====== EXTRACTED TEXT

The Zero Room

"Inside the TARDIS there are an awful lot of rooms - libraries, gardens, swimming pools, and even a cricket pavilion. Plus two control rooms, a boot cupboard, a very large costume wardrobe and a pink Zero Room."

Monday, October 25, 2004

Magnum Opus

In the 1980s, Berke Breathed lived in Evergreen, CO, and I once saw him getting a ticket on the side of the road with his motorcycle. I adore this man's comics, always have, always will.

Cartoonist delivers his magnum 'Opus'

Mon Oct 25, 7:12 AM ET By Kathy Balog Special for USA TODAY

In a country underscored by 15-second celebrity and bizarre political twists, few fictional characters have channeled our collective out-of-control insecurities better than Opus, the beleaguered, lumpy-billed Everypenguin at the center of Berkeley Breathed's comic parallel universe Bloom County.

When the landmark cartoon strip burst onto comics pages in 1981, the Cold War still raged, an ex-movie star occupied the Oval Office, and Donald Trump was a rising star. That's why today's release of the retrospective Opus: 25 years of His Sunday Best (Little, Brown, $29.95), which includes 215 strips, lends itself to wicked comparisons of what was then and what is now.

Consider: The strip's oddball cast of characters, who skipped between reality and the surreal, foreshadowed today's mainstream mix of fiction and truth, even down to their 1989 exit. Prophetically, the original comic strip ended when Trump, the future star of NBC reality show The Apprentice, buys the comic strip and tells Bloom County's cast: "You're fired."

Back then, pop culture references to current events were scarce, says Breathed, 47: "For topical humor in the media, you essentially had Doonesbury, Saturday Night Live and Johnny Carson's monologue. Today, we are tush-deep in snarky commentary on things that happened not last week, but a few minutes ago."

============

TASK 1 »
Answer from the post about Opus:
(a) In what year did Bloom County first appear on comics pages?
(b) How many strips does the retrospective collection include?
(c) What three sources of topical humor does Breathed list?
TASK 2 » Transcribe a passage of the post about Opus, beginning at the words "When the landmark" and stopping after "what is now.".

====== DATA SECTION

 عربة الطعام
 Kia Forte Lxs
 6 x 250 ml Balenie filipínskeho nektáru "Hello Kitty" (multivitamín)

============

RESPONSE BOX 1 »
(a) 1981
(b) 215
(c) Doonesbury, Saturday Night Live and Johnny Carson's monologue

RESPONSE BOX 2 »
When the landmark cartoon strip burst onto comics pages in 1981, the Cold War still raged, an ex-movie star occupied the Oval Office, and Donald Trump was a rising star. That's why today's release of the retrospective Opus: 25 years of His Sunday Best (Little, Brown, $29.95), which includes 215 strips, lends itself to wicked comparisons of what was then and what is now.